— Begin EXCERPTED RECORDS —

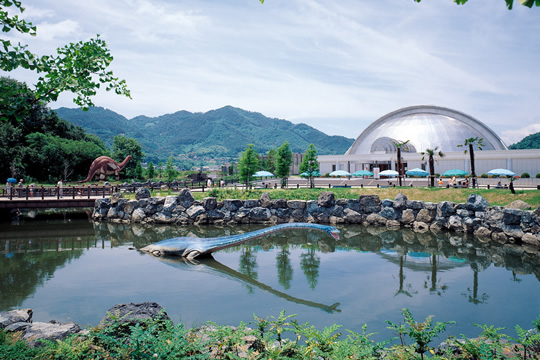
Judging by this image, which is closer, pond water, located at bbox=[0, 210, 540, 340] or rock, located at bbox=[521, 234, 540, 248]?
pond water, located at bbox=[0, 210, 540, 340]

— End EXCERPTED RECORDS —
— Begin EXCERPTED RECORDS —

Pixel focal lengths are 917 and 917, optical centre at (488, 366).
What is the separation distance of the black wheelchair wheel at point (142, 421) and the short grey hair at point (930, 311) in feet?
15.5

— End EXCERPTED RECORDS —

• [OBJECTIVE]: Locate each line in the rows above that contains the string "located", and copy those lines out in full.

• [SOLUTION TO THIS TASK]:
Judging by this image, which is closer, pond water, located at bbox=[0, 210, 540, 340] or rock, located at bbox=[521, 234, 540, 248]?
pond water, located at bbox=[0, 210, 540, 340]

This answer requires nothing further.